California State Route 140
State Route 140 (SR 140) is a state highway in the U.S. state of California, 102 miles (164 km) in length. It begins in the San Joaquin Valley at Interstate 5 near Gustine, and runs east into Sierra Nevada, terminating in Yosemite National Park.
State Route 140
SR 140 highlighted in red
|Defined by Streets and Highways Code § 440|
|Maintained by Caltrans|
|Length||101.645 mi (163.582 km)|
SR 140 is broken into pieces, and the length does not reflect the overlaps that would be required to make the route continuous.
|East end||Yosemite National Park|
Heading east from I-5, the highway passes Gustine; it then jogs to cross the San Joaquin River. It roughly marks the southern edge of the farmable land around Livingston. It intersects with State Route 99 in Merced, which it overlaps for a few miles. Travelers coming from most regions of the San Francisco Bay Area or other parts of Northern California to Yosemite Valley and the southern portion of Yosemite would transfer from Highway 99 to Highway 140 at this point. For those coming from San Jose and the rest of the Silicon Valley, the most direct, fastest route is State Route 152 east; then the roads of Road 9, Bliss Road, Sandy Mush Road, and Plainsburg Road to reach Highway 140 in Planada. (Those going to the northern portion of Yosemite would have instead taken either I-580 and I-205 leaving the Bay Area, then State Route 120 east through Manteca, or State Route 132 east through Modesto.)
After exiting Highway 99, Highway 140 continues through Planada, after which the farmland gives way to grazing land. It is quite dry in the summer due to California's Mediterranean climate, and the dry grass gives the landscape a golden color. Western meadowlarks, American kestrels, red-tailed hawks and turkey vultures are frequently glimpsed. A few blue oaks can be seen as the highway leaves the valley and begins to climb through the foothills of the Sierra Nevada. They become more and more numerous as the elevation increases. As the highway passes through Catheys Valley the vegetation begins to diversify a little. California live oaks and ponderosa pines intermingle with the blue oaks as it nears Mariposa. In Mariposa, it briefly runs concurrently with State Route 49.

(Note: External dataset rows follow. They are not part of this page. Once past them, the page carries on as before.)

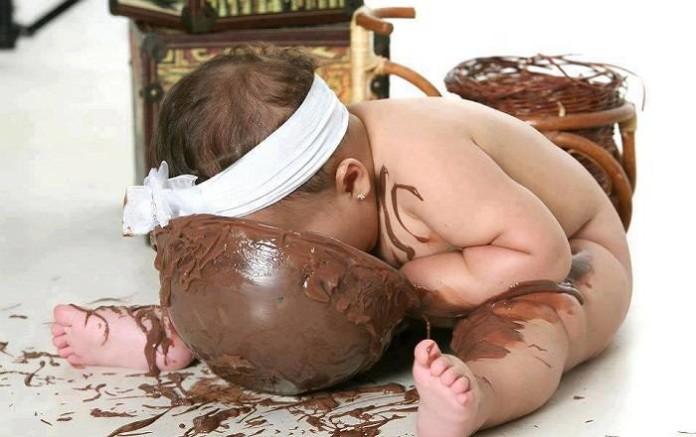 Как удалить пятно от шоколада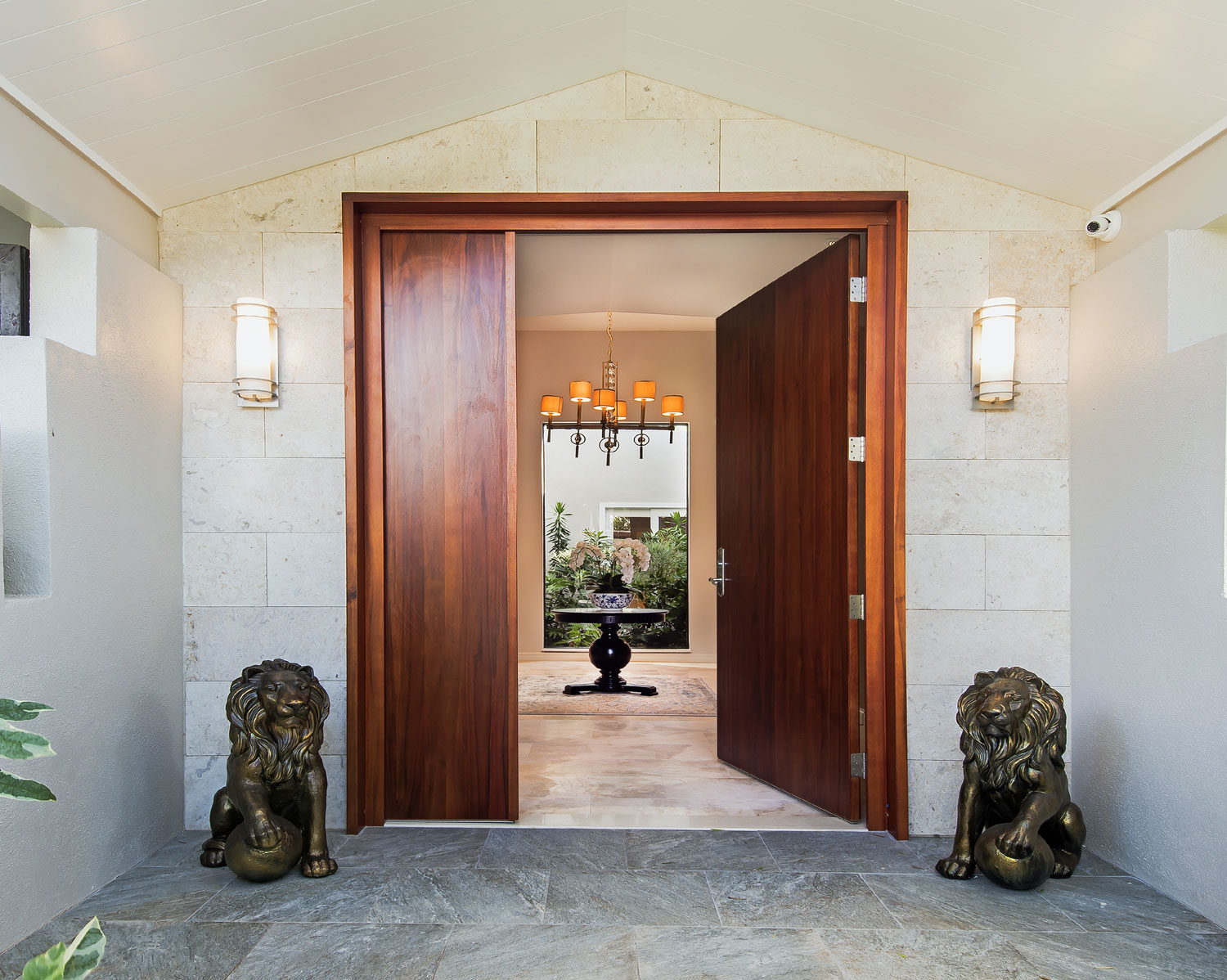 State-of-the-art lighting, exquisite materials, and designer amenities are among the highlights of this modern Hawaiian villa.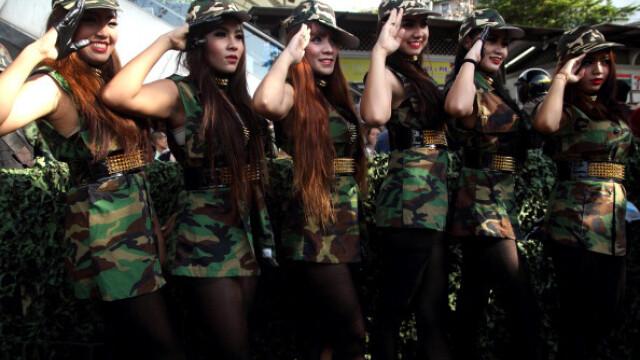 Seful juntei militare care a preluat puterea in Thailanda se promoveaza cu femei sexy in uniforma de soldati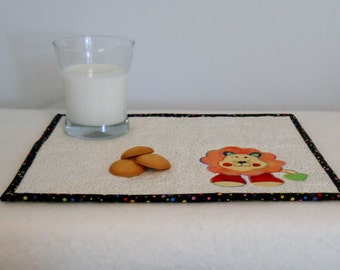 Zoo Lion Snack Mat in Red Green Orange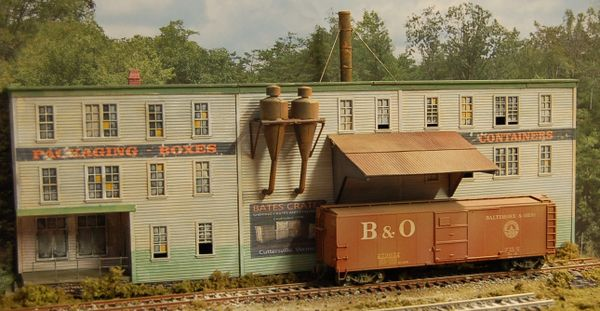 Bate's Crates (Background Building) - HO Scale Craftsman KIT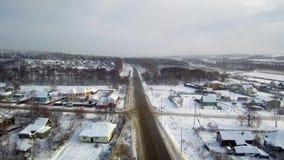 Wiejski rozdroża widok z lotu ptaka Wioski zbliżają rzekę Zima i opad śniegu zbiory wideo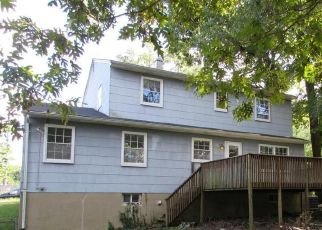 Foreclosed Home en CHAPELGATE DR, Odenton, MD - 21113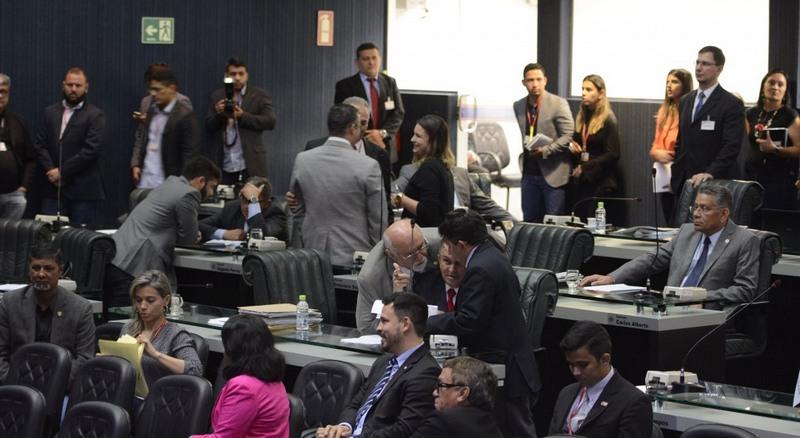 Deputados apoiam frente de combate à corrupção, mas projeto ainda não foi incluído em pauta de votação (Foto: Danilo Melo/ALE-AM)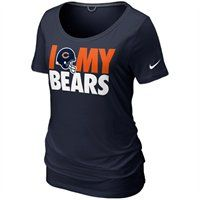 The Nike Chicago Bears Dedication tri-blend t-shirt features a comfy, relaxed boyfriend cut with a wide scoop neck. Designed in team colors, the chest displays a screenprinted graphic celebrating your Bears. Show your Bears pride and look cute doing it!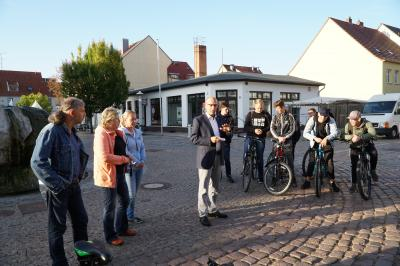Der Pritzwalker Bürgermeister Dr. Ronald Thiel verabschiedete die Teilnehmer der Radtour zur Gedenkstätte Belower Wald auf dem Markt. Foto: Andreas König/Stadt Pritzwalk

A ponderosa pine forest borders the highway on both sides as it passes through Midpines. As it approaches Briceburg, the roadway follows a steep, winding grade down to the Merced River valley. The highway then runs alongside the Merced River for 20 miles to the park entrance, after passing through El Portal before finally entering Yosemite Valley, where it ends. The upper stretch of the Merced River valley below the park, which the highway follows, is designated as Wild and Scenic River Area. The area separates Sierra National Forest (south) and Stanislaus National Forest (north).
SR 140 is part of the California Freeway and Expressway System, and is part of the National Highway System, a network of highways that are considered essential to the country's economy, defense, and mobility by the Federal Highway Administration. SR 140 is eligible to be included in the State Scenic Highway System; however, only the part of the road from Mariposa to El Portal is designated as a scenic highway.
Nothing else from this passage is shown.